The professor of history in Harvard University, Edward Channing, has published A Students' History of the United States, his aim being, one would suppose, to attain especial and critical accuracy. On page 180 of his book he classes the burning of the Peggy Stewart with that of the Gaspee, mentioning the two as "deeds of daring."

It is painful to see learned professors, who write students' histories, going astray in this artless style. Anthony Stewart burned his little ship because he was afraid of his neighbors; and to class his act as a "deed of daring" comparable to the audacity of those who burned the Gaspee, is not the especially and critically accurate manner in which a students' history should be prepared by a Harvard professor of history.

In 1774, Dunmore led a large expedition against the Indians into the Ohio country, where mutual outrages had at length brought on a state of war. A pitched battle was fought on the Great Kanawha by the Americans under General Lewis and the confederated Indians under the famous chief, Cornstalk. The red men were repulsed, and while their losses had not been heavy, they lost heart, and sued for peace.

The Americans were eager to press the advan

tage they had gained, but Lord Dunmore, who had done no fighting, decided to put an end to the war.

To the conference which was held between the governor and the Indian chiefs, one of the leading warriors refused to come. This was Logan, a headman of the Mingoes. At the commencement of the trouble nine of the women and children of his family had been butchered in cold blood by an officer named Greathouse; and Logan, who had always been a noted friend to the whites, refused to forgive or forget the crime. He was willing that the war should end, for he had taken his revenge, but he would not make friends.

Pressed by repeated messages to attend the conference, he finally sent the reply which was preserved by Jefferson in his Notes on Virginia, and which so many thousands of American schoolboys have spoken. "Logan's speech" created a deep impression even in the rude camp where backwoodsmen, with guns in their hands, first heard it; and it excites mournful interest yet.

CHAPTER VIII

JEFFERSON AT MONTICELLO

FROM the time of his marriage until he became an active member of Congress, Mr. Jefferson spent most of his time at Monticello. Public business and law practise caused him to be absent frequently; but the better parts of the years were passed amid the delightful scenes of home, where children came to complete the domestic happiness.

Eagerly as an artist at work on a model, Mr. Jefferson continued to rear his mansion.

Like the old Countess of Shrewsbury, "Bess of Hardwick," who believed that she would die when she quit building, and who actually did expire during a frost which stopped her workmen, Jefferson never ceased to make alterations, improvements, in house or grounds as long as he could lay his hands on ready cash.

And next to designing houses for himself, he delighted in designing them for others. Public buildings, private buildings, in country and in town, residential, devotional, educational-no matter what sort was wanted-Jefferson's heart glowed with pleasure when he was asked to furnish the plan.

• _Extracted material_:
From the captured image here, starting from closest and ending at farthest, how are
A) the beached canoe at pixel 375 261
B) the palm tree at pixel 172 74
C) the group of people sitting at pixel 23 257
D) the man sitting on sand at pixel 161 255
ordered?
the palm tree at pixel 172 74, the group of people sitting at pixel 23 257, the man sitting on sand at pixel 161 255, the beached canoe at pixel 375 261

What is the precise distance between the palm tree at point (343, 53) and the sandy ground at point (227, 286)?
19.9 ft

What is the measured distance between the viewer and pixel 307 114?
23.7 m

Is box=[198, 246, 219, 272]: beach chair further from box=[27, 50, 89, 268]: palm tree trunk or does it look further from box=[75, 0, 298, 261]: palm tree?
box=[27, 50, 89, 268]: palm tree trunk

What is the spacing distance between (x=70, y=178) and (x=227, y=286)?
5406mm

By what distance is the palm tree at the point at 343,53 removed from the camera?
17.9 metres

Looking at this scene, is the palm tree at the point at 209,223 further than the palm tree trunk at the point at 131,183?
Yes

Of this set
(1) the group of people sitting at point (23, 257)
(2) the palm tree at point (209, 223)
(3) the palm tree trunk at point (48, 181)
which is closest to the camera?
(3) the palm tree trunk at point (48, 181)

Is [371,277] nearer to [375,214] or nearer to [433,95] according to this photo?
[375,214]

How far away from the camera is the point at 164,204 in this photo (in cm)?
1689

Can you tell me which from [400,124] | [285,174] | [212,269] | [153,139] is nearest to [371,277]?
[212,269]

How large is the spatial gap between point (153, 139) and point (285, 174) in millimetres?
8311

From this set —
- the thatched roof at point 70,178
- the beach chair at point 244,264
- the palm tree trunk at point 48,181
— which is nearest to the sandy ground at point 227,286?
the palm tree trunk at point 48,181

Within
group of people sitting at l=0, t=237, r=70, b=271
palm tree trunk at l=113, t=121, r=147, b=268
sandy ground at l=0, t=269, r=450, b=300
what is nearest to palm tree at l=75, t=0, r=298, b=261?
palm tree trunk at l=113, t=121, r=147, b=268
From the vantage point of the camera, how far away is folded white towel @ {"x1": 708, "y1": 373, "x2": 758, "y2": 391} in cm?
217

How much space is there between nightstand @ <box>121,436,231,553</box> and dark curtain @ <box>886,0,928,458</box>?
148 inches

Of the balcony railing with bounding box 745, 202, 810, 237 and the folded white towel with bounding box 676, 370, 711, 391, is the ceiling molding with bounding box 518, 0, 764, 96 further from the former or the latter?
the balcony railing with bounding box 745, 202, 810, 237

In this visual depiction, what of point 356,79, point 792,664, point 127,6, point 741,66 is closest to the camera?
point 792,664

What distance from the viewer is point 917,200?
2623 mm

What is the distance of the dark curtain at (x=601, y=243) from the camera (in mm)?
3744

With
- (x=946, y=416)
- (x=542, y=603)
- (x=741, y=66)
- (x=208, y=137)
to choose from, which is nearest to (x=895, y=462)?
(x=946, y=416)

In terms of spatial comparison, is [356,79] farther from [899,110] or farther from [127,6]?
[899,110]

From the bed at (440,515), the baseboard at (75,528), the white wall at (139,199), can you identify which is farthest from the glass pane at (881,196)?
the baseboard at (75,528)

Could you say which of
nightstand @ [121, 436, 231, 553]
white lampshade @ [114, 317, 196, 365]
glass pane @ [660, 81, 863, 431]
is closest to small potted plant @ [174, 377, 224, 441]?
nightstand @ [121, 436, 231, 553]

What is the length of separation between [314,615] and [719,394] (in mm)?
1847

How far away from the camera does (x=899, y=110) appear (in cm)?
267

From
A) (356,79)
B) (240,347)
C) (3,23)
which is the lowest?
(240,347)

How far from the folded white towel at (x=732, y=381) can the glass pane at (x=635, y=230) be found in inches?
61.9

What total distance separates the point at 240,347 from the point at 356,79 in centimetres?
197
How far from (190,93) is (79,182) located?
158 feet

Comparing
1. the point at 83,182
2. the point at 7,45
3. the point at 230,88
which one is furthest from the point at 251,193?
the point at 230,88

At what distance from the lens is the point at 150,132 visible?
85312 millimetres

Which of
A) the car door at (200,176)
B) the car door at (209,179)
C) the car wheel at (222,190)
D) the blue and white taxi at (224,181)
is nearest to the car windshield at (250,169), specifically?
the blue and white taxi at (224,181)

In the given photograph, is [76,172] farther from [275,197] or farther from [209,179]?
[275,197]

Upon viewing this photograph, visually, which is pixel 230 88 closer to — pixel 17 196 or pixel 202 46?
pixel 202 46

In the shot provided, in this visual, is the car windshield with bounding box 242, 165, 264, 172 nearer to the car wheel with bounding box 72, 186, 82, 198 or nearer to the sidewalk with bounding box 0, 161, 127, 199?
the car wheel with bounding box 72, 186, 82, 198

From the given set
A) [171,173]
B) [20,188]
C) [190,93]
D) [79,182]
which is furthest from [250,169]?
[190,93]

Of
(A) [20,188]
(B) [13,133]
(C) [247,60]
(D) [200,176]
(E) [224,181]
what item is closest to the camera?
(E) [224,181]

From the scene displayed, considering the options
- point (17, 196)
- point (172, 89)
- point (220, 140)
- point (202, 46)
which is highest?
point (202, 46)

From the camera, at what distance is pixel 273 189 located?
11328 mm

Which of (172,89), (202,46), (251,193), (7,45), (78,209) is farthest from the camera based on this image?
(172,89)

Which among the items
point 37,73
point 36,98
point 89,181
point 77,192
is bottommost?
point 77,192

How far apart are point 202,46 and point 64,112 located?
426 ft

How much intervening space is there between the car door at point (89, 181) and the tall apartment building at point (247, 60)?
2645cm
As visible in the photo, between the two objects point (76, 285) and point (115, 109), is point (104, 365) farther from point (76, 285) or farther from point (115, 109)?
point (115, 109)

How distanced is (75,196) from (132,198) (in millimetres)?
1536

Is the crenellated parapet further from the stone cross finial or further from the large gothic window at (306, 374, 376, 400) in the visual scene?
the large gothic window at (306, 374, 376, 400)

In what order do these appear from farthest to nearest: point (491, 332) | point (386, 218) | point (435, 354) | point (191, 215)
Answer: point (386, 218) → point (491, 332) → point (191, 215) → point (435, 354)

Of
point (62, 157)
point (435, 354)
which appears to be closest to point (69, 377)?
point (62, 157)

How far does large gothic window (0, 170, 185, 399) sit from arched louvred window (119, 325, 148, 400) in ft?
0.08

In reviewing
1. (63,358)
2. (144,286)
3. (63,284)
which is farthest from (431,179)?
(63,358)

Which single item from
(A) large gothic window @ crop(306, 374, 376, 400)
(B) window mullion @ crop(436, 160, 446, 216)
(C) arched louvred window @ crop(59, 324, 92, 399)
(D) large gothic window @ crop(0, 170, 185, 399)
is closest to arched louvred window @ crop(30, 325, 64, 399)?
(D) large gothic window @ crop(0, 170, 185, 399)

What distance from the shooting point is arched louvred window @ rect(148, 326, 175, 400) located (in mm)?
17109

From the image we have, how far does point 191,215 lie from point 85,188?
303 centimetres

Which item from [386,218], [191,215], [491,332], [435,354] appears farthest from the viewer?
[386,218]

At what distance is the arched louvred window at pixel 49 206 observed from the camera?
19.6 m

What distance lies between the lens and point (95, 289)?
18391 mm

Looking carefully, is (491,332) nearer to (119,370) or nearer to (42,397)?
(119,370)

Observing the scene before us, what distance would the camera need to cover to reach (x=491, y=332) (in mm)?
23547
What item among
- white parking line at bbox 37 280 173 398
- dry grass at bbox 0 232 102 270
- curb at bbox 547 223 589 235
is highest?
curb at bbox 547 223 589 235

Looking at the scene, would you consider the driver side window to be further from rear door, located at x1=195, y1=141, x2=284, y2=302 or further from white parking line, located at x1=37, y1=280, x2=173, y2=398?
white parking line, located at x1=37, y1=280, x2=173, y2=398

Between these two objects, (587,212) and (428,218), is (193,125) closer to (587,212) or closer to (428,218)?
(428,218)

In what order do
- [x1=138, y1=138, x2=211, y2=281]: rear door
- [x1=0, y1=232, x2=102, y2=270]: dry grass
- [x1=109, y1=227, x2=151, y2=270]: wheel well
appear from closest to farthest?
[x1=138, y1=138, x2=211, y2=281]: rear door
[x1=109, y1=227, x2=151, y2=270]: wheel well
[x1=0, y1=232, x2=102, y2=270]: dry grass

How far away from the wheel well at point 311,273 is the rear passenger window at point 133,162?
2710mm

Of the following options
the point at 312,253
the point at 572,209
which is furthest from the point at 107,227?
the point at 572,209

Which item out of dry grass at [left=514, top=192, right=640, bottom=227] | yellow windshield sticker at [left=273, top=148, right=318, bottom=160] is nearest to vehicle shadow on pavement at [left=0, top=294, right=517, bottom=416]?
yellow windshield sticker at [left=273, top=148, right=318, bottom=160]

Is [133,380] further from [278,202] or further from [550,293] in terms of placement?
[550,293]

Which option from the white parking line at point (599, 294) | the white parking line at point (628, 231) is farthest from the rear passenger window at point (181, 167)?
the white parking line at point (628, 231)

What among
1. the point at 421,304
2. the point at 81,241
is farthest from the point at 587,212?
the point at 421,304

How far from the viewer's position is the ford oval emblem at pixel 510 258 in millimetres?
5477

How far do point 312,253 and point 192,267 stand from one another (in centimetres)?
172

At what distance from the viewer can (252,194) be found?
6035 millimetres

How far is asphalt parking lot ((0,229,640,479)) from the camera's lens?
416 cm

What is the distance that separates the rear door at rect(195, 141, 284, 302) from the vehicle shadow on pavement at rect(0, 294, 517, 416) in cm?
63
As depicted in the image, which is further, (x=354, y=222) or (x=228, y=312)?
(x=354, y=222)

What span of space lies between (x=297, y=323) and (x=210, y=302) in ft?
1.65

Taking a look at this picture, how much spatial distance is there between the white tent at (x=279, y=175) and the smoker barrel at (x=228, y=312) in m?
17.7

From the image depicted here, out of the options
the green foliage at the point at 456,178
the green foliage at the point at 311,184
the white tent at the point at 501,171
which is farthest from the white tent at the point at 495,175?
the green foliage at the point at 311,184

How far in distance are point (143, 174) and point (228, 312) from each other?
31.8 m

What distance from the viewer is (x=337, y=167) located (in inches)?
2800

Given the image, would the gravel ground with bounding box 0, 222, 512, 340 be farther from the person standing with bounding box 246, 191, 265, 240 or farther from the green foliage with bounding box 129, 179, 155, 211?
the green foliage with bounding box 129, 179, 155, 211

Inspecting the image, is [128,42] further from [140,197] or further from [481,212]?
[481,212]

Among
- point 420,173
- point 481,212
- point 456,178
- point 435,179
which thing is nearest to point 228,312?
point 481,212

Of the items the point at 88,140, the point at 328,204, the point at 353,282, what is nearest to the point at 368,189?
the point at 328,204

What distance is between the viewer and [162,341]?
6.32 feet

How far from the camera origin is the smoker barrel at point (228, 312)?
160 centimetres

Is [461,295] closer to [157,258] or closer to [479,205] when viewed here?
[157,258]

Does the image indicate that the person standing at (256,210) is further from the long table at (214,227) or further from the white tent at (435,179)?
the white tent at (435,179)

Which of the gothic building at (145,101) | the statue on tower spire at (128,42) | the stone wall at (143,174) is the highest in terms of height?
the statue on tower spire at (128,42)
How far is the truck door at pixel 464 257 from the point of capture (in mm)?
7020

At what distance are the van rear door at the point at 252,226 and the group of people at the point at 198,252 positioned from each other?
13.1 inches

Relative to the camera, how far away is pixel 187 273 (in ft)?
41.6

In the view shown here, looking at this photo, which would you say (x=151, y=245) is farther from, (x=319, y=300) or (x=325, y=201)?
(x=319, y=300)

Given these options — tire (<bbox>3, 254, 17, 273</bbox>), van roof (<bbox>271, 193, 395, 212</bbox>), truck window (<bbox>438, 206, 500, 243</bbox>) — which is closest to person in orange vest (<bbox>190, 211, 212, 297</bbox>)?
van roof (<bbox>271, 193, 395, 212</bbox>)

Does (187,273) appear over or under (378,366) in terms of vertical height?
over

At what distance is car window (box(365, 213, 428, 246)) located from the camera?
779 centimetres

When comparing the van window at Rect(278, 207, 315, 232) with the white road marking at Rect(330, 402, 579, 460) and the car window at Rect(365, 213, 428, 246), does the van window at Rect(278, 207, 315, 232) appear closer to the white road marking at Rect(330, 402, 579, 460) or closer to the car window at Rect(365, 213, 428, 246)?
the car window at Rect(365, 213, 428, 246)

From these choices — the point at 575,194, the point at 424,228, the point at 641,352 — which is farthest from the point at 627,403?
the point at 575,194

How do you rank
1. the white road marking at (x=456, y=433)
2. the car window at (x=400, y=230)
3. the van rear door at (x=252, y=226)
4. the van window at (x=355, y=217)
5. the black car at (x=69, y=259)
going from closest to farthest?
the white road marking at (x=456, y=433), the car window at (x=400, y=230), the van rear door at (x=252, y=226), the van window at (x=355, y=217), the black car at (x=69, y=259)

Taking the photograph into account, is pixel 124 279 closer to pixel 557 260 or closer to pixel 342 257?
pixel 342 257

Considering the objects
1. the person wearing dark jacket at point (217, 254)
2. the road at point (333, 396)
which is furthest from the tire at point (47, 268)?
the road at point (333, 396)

• _Exercises to complete_:
A: Transcribe the Jefferson excerpt between "FROM the time" and "on ready cash.", inclusive.
B: Write the next part of the Jefferson excerpt, starting after its last sentence.
The material above is separate from the Jefferson excerpt.

• _Results by task_:
A:
FROM the time of his marriage until he became an active member of Congress, Mr. Jefferson spent most of his time at Monticello. Public business and law practise caused him to be absent frequently; but the better parts of the years were passed amid the delightful scenes of home, where children came to complete the domestic happiness.

Eagerly as an artist at work on a model, Mr. Jefferson continued to rear his mansion.

Like the old Countess of Shrewsbury, "Bess of Hardwick," who believed that she would die when she quit building, and who actually did expire during a frost which stopped her workmen, Jefferson never ceased to make alterations, improvements, in house or grounds as long as he could lay his hands on ready cash.

B:
We see him in the dawn of his brilliant youth

laying the foundation and rearing the walls of Monticello; in his tranquil old age, when he can no longer walk or ride, we shall see him, telescope in hand, watching from his mountain observatory the execution of his last great undertaking-his noble monument-the University of Virginia.

After all, the instinct of the architect being that of the artist who paints pictures, no dwelling is lovely without an environment which charms. There must be harmony, or the picture is a daub.

True to this principle, Mr. Jefferson molded nature to correspond with the house-the house to accord with nature. The grove, the lawn, the terrace, the gardens, the walk, the drive—he thought of all, and himself directed every touch which transformed rugged, unkempt surroundings into cultivated beauty. He loved the work too well to leave it to others.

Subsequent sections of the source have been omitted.